Psoriasis Treatment's Convenience May Be Key for Patients
Study assesses patient priorities
(*this news item will not be available after 02/19/2012)
Monday, November 21, 2011
As many as 7.5 million Americans have the chronic skin condition, according to the National Psoriasis Foundation. The most common type is plaque psoriasis, characterized by raised, red patches covered with a silvery white buildup of dead skin cells.
Management of the disease can be frustrating, and many patients object to different facets of treatment, which can involve light-based therapy, creams, pills or systemic medications given by injection or intravenously.
Treatment doesn't work if you don't use it, said Dr. Michele Green, a dermatologist at Lenox Hill Hospital in New York City, who is familiar with the study. "People want to control their own destiny. If someone doesn't want to do light therapy or isn't going to use a cream, we have to talk about other treatments with them."
Green wasn't surprised by the findings. Convenience counts, she said. "We have to meet our patients where they are," she added.
Trying to assess patients' priorities regarding treatment, researchers from the Medical Faculty Mannheim of Heidelberg University in Mannheim surveyed 163 adults who were treated for moderate to severe psoriasis from December 2009 to September 2010. They looked at treatment location -- at home, in the doctor's office or hospital -- frequency, duration, delivery method and cost. They also looked at the chance of benefit, and the severity and likelihood of side effects.
Treatment location was deemed most important, followed by the chance of benefit and the method of delivery, whether by pill, cream or injection. Participants also cared more about whether or not the treatment was going to work than the risk of side effects or how long the benefit would last, the study showed. Out-of-pocket costs were not terribly relevant, the researchers found.
Women and singles cared more about the improvement to their skin than did males and participants in a committed relationship.
The findings are published in the November issue of Archives of Dermatology.
"Although patients with psoriasis attach significant importance to the probability and magnitude of benefit, it appears that process attributes, such as location and method of delivery of treatment, may be even more important," the researchers concluded. "Incorporating preferences in shared decision making may facilitate treatment adherence and optimize outcome."
Dr. Bruce Strober, an assistant professor of dermatology at the University of Connecticut School of Medicine in Farmington, agreed. "All therapies must be tailored to a range of patient-specific parameters, such as age, gender, personality, comorbid conditions, work/life schedule, tolerance for risk and economic status," he said. "Patients should never be shoehorned into a specific modality of treatment that may not fit well with any or all of these parameters."

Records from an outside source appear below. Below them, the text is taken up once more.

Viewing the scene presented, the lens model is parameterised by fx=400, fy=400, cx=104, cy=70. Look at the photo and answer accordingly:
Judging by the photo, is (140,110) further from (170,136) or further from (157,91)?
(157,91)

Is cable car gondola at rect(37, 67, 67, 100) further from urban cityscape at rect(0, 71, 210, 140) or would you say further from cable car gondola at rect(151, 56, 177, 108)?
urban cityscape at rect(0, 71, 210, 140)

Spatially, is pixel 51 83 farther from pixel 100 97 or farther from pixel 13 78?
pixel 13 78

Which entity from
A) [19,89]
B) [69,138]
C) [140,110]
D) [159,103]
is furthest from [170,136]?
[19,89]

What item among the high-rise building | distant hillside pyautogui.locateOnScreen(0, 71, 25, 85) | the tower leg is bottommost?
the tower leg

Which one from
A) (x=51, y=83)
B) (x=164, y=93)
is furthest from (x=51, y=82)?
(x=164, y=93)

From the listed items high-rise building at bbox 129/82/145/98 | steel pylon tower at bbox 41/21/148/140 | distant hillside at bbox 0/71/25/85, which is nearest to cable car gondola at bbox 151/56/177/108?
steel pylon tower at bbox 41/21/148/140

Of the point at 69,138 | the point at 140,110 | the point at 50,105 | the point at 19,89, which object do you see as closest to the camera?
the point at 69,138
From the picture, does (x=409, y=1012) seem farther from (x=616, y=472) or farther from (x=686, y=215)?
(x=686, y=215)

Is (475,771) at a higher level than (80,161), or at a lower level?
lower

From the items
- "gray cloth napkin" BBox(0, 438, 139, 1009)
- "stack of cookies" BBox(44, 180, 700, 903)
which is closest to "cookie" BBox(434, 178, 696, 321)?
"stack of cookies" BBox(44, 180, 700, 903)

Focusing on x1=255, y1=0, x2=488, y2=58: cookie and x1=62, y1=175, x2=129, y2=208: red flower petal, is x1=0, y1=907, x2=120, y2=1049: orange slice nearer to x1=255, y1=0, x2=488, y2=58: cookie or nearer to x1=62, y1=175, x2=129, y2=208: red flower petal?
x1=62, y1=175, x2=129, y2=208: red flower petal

Psoriasis, which affects both skin and joints, is a debilitating autoimmune disease, meaning the body's immune system attacks its own healthy cells. The condition can vary from mild to severe, with patches affecting more than 10 percent of a person's body in some cases.
The finding that single people care more about their skin's appearance than those in a relationship mirrors what Green sees in her practice. "I have had patients that are single cry, and once they get married, it is not so important," she said.